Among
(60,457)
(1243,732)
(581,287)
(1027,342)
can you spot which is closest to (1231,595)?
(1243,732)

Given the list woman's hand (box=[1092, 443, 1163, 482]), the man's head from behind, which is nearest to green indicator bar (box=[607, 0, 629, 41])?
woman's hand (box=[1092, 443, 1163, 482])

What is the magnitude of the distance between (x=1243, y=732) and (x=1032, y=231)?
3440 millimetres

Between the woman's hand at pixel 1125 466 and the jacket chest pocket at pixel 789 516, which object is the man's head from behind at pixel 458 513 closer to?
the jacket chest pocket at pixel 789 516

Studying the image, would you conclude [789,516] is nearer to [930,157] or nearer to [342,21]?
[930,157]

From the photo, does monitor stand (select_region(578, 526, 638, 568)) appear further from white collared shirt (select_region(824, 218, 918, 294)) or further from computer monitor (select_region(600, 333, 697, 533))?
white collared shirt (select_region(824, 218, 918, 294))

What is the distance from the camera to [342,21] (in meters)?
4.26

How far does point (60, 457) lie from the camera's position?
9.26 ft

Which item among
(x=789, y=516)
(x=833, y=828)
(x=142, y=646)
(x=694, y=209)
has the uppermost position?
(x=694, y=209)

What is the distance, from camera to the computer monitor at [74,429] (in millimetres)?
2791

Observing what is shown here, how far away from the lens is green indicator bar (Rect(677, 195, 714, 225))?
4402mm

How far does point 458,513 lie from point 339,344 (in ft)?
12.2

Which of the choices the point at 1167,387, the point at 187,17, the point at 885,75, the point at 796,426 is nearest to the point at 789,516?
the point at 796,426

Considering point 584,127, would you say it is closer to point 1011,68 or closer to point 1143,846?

= = =

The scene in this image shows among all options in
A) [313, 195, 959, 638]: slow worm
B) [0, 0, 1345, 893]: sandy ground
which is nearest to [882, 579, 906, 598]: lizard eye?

= = =

Output the records verbatim, everything from the line containing "What is the distance from" down to the line containing "Considering point 584,127, would", with both of those lines included.

CORRECT OUTPUT:
What is the distance from the camera to [342,21] (in meters)?
4.26

How far does point (60, 457) lie from the camera's position?
9.26 ft

Which item among
(x=789, y=516)
(x=833, y=828)
(x=142, y=646)
(x=694, y=209)
has the uppermost position?
(x=694, y=209)

What is the distance, from camera to the computer monitor at [74,429] (in millimetres)?
2791

Observing what is shown here, how far away from the lens is green indicator bar (Rect(677, 195, 714, 225))?
4402mm

How far does point 458,513 lie from point 339,344 (in ft)?
12.2

Which of the choices the point at 1167,387, the point at 187,17, the point at 885,75, the point at 796,426 is nearest to the point at 789,516?
the point at 796,426

Considering point 584,127, would you say it is closer to point 1011,68 or closer to point 1143,846?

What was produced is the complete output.